Before la tarte des demoiselles Tatin (to give it its full, unexpurgated title) became all the rage - that's fashionably, not historically - and long before all its little mango nephews and pear nieces were born, la tarte fine aux pommes de Michel Guérard was the apple tart to end all apple tarts. Strictly speaking, it should be called la tarte fine aux pommes àd la minute - in other words, cooked in a minute, which is why this particular tart always tastes so fresh, so fragrant, so good. I enjoyed my first crisp mouthful of tarte fine about 17 years ago, at Christine and Michel Guérard's pretty hotel and spa Les Prîs d'Eugénie in the charming and leafy village of Eugénie-les-Bains, on the edge of Les Landes.
Michel Guérard first became well known when he was cooking at a simple restaurant in the Paris suburb of Asnières in the 1970s. The place was called the Pot au Feu, and le tout Paris flocked to his door. The Michelin inspectors also rated this bistro highly, awarding him two stars.
It was when the great man decided to move 700km south, set up a hotel spa and embark on what everyone had decided was a crackpot scheme to cook dishes for the slimming set, that he really began to be internationally renowned. Eugénie-les-Bains is off the beaten track, but people went there whether they were fat or not. And so he decided to write a book about it.
Cuisine Minceur was published in 1976, followed by the more traditional - with cream, butter and foie gras this time - Cuisine Gourmande two years later. Both editions were swiftly translated into English by Caroline Conran, and soon no self-respecting chef was without his or her copy of the Guérard bibles. But it was really Cuisine Gourmande that knocked everyone sideways, even though Minceur was, and remains, ground-breaking stuff.
I shall never forget reading his recipe for a beef stew. But, oh, what a beef stew! Flavoured with orange peel and cassis, large pieces of muscular joue de boeuf (beef cheek) were simmered in wine and herbs until meltingly tender. In Britain in those days, cheek was thought fit only for the dog's dinner.
Michel Guérard remains one of the most inventive and exciting of the great French chefs.
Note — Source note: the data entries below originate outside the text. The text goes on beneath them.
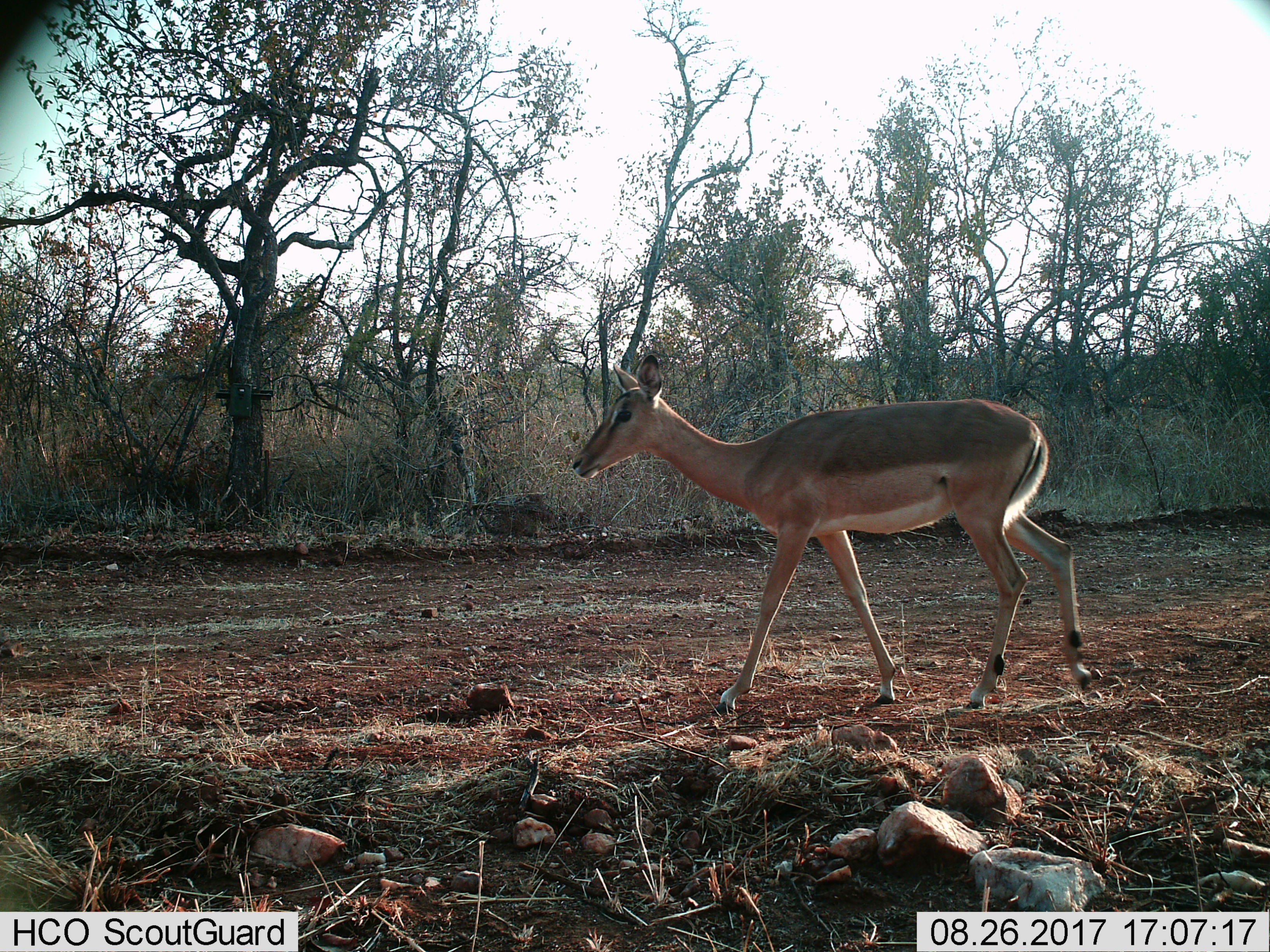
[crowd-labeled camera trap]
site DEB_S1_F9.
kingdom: Animalia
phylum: Chordata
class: Mammalia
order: Artiodactyla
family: Bovidae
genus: Aepyceros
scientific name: Aepyceros melampus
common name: impala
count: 1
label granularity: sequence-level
I once approached him to ask for the recipe for his little pithiviers au chocolat, which I had just devoured as a part of a trio of chocolate desserts (the others were an intense sorbet and a petit pot. I think this was the first time I had ever seen this clever idea of presenting a collection of chocolatey things all on one plate.) "Well, you know, it's an almond paste mixed with a bit of chocolate, some cocoa, butter and the puff pastry." And, by the way, that is the correct way to give a recipe to someone - it was up to me to work it out and play around with it. It is also the honest and upfront way to ask for one - he was charming, and pleased that I was interested.
I have not, however, ever managed to make puff pastry like his - I have yet to eat finer leaves of crisp, buttery dough. Well, I am quite sure he does not make it himself these days. But I have made the tarte fine successfully using bought puff pastry.
At Michel Guérard's restaurant, these tarts come in individual sizes, like the ones we have been serving at Bibendum for the past 11 years, day in, day out. Incidentally, that little chocolate pithiviers has been there for just as long, cooked à la minute (well, vingt minutes, to be precise), in our very hot ovens, sometimes alongside its fruitier brother. It's nice when things work out.